The fiddlers announced that they were taking a break. They passed the hat, and the drunks began to dig into their pockets.

 

“We make good companions for each other,” said Richard. “It would be so easy to take it to the next level. If you would let me be near you.” He leaned in, close and desperate. “I’m trying to think out of the box here. Beverly.” He kissed her lips, irresistible and soft, a young woman’s lips; they were just what he imagined a young woman’s lips would feel like. He thought of the ChapStick he saw in the bottom of her purse on the day he met her, forever softening her lips. “Beverly, Beverly, Beverly.” He kissed her each time he said her name, until she was kissing him back, and the jolt to his groin was so furious he was afraid he might pass out in front of her. “I am a good man,” he said.
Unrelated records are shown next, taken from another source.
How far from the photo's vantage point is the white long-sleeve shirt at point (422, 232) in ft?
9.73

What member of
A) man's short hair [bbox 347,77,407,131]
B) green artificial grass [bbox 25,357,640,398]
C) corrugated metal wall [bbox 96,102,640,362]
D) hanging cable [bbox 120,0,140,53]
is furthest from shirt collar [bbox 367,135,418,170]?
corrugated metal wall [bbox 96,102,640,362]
They kissed some more, and he heard her breathing turn funny, a breath unfamiliar and familiar at the same time. “I promise you.” The intention was there. The intention was true.

 

Middlestein and Beverly, kissing and kissing until someone at the bar yelled, “Get a room.” Middlestein and Beverly, taking their cars separately, a good fifteen miles above the speed limit, to Beverly’s house the next town over. Middlestein and Beverly, crushing their hips and chests against each other on Beverly’s overstuffed couch. Middlestein and Beverly, finally making their way upstairs, where they would push and pull and gasp and breathe and then wrap themselves around each other so perfectly and tightly to sleep that it was a wonder they had ever slept apart before. Middlestein and Beverly, two lonely people, successes, failures, a widow, a husband, caught up in something resembling love.

 

 

 

 

 

Seating Chart

 

 

 

 

The Middlestein b’nai mitzvah, are you kidding me? We wouldn’t have missed it for anything. They were our oldest friends in the world practically, or at least our oldest friends at the synagogue. We all came up together, Edie and Richard, the proud grandparents, and us, the Cohns, the Grodsteins, the Weinmans, and the Frankens. We attended each other’s children’s bar mitzvahs and their weddings, we have celebrated our birthdays together and anniversaries, too, plus sometimes Passover and the odd Thanksgiving, and every year, without fail, we have broken fast together. And now, to celebrate the first b’nai mitzvah of the third generation, was there any question we wouldn’t be there? Who even knew we would live this long? There are no guarantees in this life.